• Rows from a spatial reasoning dataset

=====

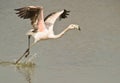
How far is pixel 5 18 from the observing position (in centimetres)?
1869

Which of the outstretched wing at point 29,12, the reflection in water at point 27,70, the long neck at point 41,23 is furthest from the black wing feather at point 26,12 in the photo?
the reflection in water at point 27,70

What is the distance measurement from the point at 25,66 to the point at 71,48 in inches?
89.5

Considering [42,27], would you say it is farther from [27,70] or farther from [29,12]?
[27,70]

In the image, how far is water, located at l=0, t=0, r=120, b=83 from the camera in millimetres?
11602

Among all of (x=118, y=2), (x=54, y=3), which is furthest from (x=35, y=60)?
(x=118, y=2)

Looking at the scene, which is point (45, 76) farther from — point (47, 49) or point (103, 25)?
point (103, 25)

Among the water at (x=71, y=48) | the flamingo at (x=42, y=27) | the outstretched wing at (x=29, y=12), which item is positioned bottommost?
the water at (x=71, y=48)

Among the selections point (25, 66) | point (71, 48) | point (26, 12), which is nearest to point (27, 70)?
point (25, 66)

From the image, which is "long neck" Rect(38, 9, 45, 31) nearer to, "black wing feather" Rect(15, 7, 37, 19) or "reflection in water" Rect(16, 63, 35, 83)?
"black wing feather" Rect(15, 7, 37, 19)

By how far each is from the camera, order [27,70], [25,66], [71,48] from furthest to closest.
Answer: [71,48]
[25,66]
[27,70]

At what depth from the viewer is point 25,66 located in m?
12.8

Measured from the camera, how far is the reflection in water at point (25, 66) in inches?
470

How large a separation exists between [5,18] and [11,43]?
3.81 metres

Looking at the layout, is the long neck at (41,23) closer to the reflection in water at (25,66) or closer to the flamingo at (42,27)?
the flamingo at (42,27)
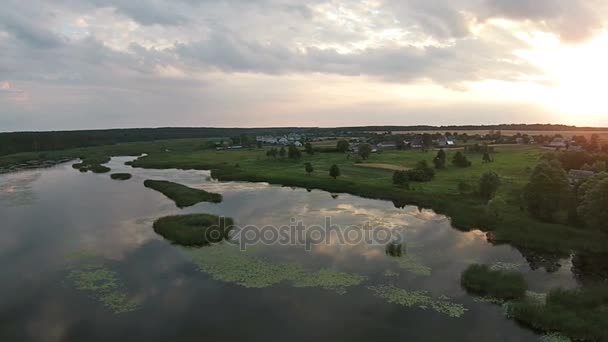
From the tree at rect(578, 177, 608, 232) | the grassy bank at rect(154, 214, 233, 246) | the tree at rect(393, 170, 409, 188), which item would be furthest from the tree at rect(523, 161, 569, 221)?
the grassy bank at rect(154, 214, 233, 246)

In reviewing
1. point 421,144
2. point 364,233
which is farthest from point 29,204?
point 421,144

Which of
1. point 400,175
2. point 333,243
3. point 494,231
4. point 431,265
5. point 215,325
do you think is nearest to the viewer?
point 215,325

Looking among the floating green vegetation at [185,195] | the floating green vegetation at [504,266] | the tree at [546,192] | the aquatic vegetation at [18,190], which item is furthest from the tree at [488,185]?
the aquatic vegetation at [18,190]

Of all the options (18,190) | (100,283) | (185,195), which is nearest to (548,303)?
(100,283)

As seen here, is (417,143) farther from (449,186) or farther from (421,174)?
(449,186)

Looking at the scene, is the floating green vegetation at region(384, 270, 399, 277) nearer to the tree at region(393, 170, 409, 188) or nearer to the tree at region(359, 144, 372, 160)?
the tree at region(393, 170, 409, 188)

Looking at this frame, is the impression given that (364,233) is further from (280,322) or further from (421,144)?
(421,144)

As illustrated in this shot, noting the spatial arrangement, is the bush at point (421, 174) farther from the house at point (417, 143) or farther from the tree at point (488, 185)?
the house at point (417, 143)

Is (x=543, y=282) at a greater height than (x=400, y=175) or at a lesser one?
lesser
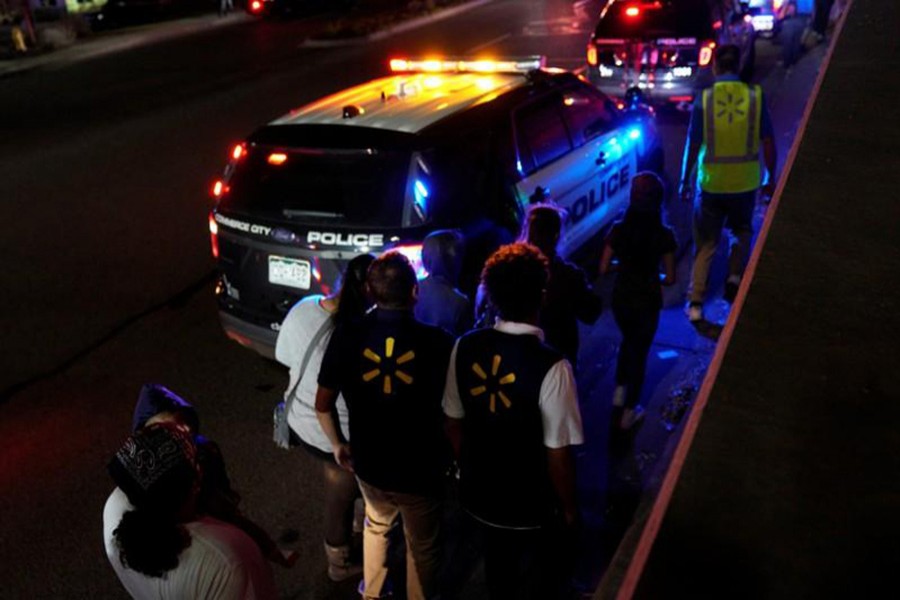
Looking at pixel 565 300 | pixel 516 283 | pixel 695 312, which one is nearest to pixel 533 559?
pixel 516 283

=====

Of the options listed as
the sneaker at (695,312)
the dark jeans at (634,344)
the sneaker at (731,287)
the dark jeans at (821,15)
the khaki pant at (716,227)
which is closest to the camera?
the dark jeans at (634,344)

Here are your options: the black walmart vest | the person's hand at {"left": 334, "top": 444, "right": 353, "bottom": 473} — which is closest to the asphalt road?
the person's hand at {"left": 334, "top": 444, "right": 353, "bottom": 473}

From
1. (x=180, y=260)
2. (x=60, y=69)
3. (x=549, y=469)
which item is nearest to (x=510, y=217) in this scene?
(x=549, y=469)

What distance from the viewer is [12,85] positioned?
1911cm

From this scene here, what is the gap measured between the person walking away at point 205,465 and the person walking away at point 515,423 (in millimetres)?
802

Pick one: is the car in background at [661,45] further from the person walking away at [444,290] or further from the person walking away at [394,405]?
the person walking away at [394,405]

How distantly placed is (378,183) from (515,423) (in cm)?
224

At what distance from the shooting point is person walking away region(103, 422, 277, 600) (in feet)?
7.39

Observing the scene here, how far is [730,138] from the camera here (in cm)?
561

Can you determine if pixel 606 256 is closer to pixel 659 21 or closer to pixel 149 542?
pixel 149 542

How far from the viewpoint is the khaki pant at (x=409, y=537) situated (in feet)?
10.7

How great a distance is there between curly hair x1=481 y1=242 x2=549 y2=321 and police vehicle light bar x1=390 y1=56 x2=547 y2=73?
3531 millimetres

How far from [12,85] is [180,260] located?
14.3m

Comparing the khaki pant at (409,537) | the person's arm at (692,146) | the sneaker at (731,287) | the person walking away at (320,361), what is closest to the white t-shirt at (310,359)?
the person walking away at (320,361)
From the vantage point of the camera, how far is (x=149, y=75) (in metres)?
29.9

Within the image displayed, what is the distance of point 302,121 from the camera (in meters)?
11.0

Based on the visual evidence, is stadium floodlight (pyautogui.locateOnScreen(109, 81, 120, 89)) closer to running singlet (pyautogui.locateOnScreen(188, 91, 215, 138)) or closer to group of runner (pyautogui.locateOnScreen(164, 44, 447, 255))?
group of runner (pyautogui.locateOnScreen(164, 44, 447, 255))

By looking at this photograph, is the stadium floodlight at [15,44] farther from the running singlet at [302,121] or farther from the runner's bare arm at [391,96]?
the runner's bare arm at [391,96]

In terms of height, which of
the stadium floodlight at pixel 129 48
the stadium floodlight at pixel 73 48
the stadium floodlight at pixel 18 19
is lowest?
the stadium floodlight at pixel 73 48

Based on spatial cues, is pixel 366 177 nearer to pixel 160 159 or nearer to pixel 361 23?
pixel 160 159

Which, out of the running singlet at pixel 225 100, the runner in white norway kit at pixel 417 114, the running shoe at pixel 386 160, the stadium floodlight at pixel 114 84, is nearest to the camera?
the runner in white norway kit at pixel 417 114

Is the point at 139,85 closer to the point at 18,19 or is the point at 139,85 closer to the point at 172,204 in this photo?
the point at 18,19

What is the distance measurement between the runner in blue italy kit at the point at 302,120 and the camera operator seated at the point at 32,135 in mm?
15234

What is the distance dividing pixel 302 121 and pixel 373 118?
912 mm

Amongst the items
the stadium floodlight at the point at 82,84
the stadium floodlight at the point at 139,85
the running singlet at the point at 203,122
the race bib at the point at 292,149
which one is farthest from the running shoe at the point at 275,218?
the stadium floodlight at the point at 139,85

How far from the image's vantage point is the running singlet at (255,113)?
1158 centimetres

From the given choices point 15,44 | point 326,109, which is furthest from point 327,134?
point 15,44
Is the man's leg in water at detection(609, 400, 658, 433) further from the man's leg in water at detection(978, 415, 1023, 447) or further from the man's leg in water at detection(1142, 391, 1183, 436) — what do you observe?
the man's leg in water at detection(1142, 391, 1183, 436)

=====

• AIM OF THE EXERCISE
Extract each line of the data that contains the word "white".

• RESPONSE FOR THIS EXERCISE
Comparing the khaki pant at (409,537) | the person's arm at (692,146) | the sneaker at (731,287) | the person walking away at (320,361), what is closest to the white t-shirt at (310,359)?
Which, out of the running singlet at pixel 225 100, the runner in white norway kit at pixel 417 114, the running shoe at pixel 386 160, the stadium floodlight at pixel 114 84, is nearest to the camera?
the runner in white norway kit at pixel 417 114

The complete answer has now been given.